Re: Generate unique ID for URL

2012-11-14 Thread Johannes Bauer
On 14.11.2012 01:41, Richard Baron Penman wrote:
 I found the MD5 and SHA hashes slow to calculate.

Slow? For URLs? Are you kidding? How many URLs per second do you want to
calculate?

 The builtin hash is fast but I was concerned about collisions. What
 rate of collisions could I expect?

MD5 has 16 bytes (128 bit), SHA1 has 20 bytes (160 bit). Utilizing the
birthday paradox and some approximations, I can tell you that when using
the full MD5 you'd need around 2.609e16 hashes in the same namespace to
get a one in a million chance of a collision. That is, 26090
filenames.

For SHA1 This number rises even further and you'd need around 1.71e21 or
171000 hashes in one namespace for the one-in-a-million.

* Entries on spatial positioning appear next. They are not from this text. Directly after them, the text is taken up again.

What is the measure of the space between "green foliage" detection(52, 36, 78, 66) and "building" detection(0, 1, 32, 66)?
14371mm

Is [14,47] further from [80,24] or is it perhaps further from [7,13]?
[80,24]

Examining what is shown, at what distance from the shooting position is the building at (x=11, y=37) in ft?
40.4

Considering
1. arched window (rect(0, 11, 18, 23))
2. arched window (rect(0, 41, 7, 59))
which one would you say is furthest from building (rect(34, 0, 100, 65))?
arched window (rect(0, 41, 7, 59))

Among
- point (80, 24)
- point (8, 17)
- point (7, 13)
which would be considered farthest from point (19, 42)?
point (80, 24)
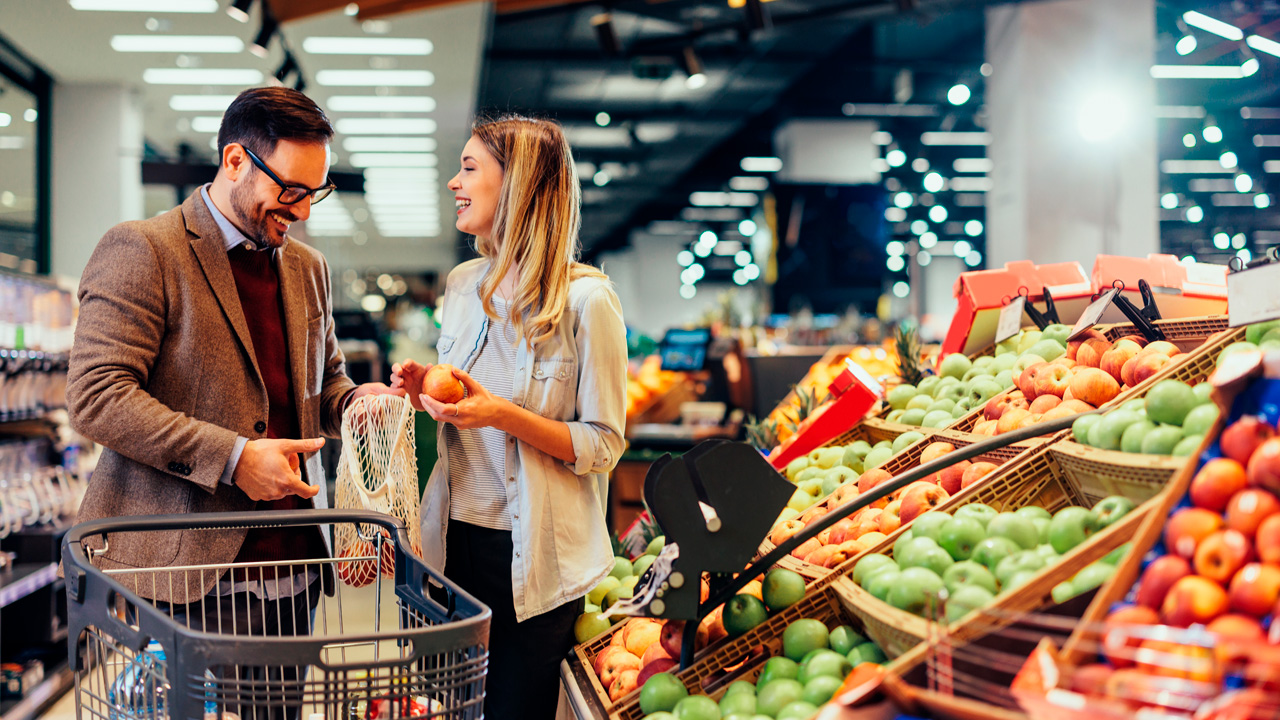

I really have no clue about how many URLs you want to hash, and it seems
to be LOTS since the speed of MD5 seems to be an issue for you. Let me
estimate that you'd want to calculate a million hashes per second then
when you use MD5, you'd have about 827 years to fill the namespace up
enough to get a one-in-a-million.

If you need even more hashes (say a million million per second), I'd
suggest you go with SHA-1, giving you 54 years to get the one-in-a-million.

Then again, if you went for a million million hashes per second, Python
would probably not be the language of your choice.

Best regards,
Johannes

-- 
 Wo hattest Du das Beben nochmal GENAU vorhergesagt?
 Zumindest nicht öffentlich!
Ah, der neueste und bis heute genialste Streich unsere großen
Kosmologen: Die Geheim-Vorhersage.
 - Karl Kaos über Rüdiger Thomas in dsa hidbv3$om2$1...@speranza.aioe.org
-- 
http://mail.python.org/mailman/listinfo/python-list


Re: Generate unique ID for URL

2012-11-14 Thread Richard
thanks for perspective!
-- 
http://mail.python.org/mailman/listinfo/python-list


Re: Generate unique ID for URL

2012-11-14 Thread Johannes Bauer
On 14.11.2012 02:39, Roy Smith wrote:

 The next step is to reduce the number of bits you are encoding.  You 
 said in another post that 1 collision in 10 million hashes would be 
 tolerable.  So you need:
 
 math.log(10*1000*1000, 2)
 23.25349666421154
 
 24 bits worth of key. 

Nope :-)

 Base64 encoded, that's only 4 characters.  
 Actually, I probably just proved that I don't really understand how 
 probabilities work, so maybe what you really need is 32 or 48 or 64 
 bits.

:-))

When doing these calculations, it's important to keep the birthday
paradox in mind (this is kind of counter-intuitive): The chance of a
collission raises tremendously when we're looking for *any* arbitrary
two hashes colliding within a certain namespace. The probability you've
calculated is the pre-image probability (which you also again need to
multiply with a factor of two, because when trying to collide one given
hash, in the mean case you'll only have to search *half* the namespace
before finding a collision).

There are three things you need to know before you can give an estimate:
1. The permissible probability of a collision (1e-7 in this case)
2. The hash size
3. The worst-case number of elements in the namespace

You neglected 3 completely -- but knowing this is really important. This
becomes obvious when looking at the extreme cases: Let's say you have a
hash of arbitrary size, but only hash one element. The chance of a
collision is *always* zero. Or look at a hash of size 2^n. Then put 2^n
+ 1 elements in the namespace. The chance of a collision is *always* one.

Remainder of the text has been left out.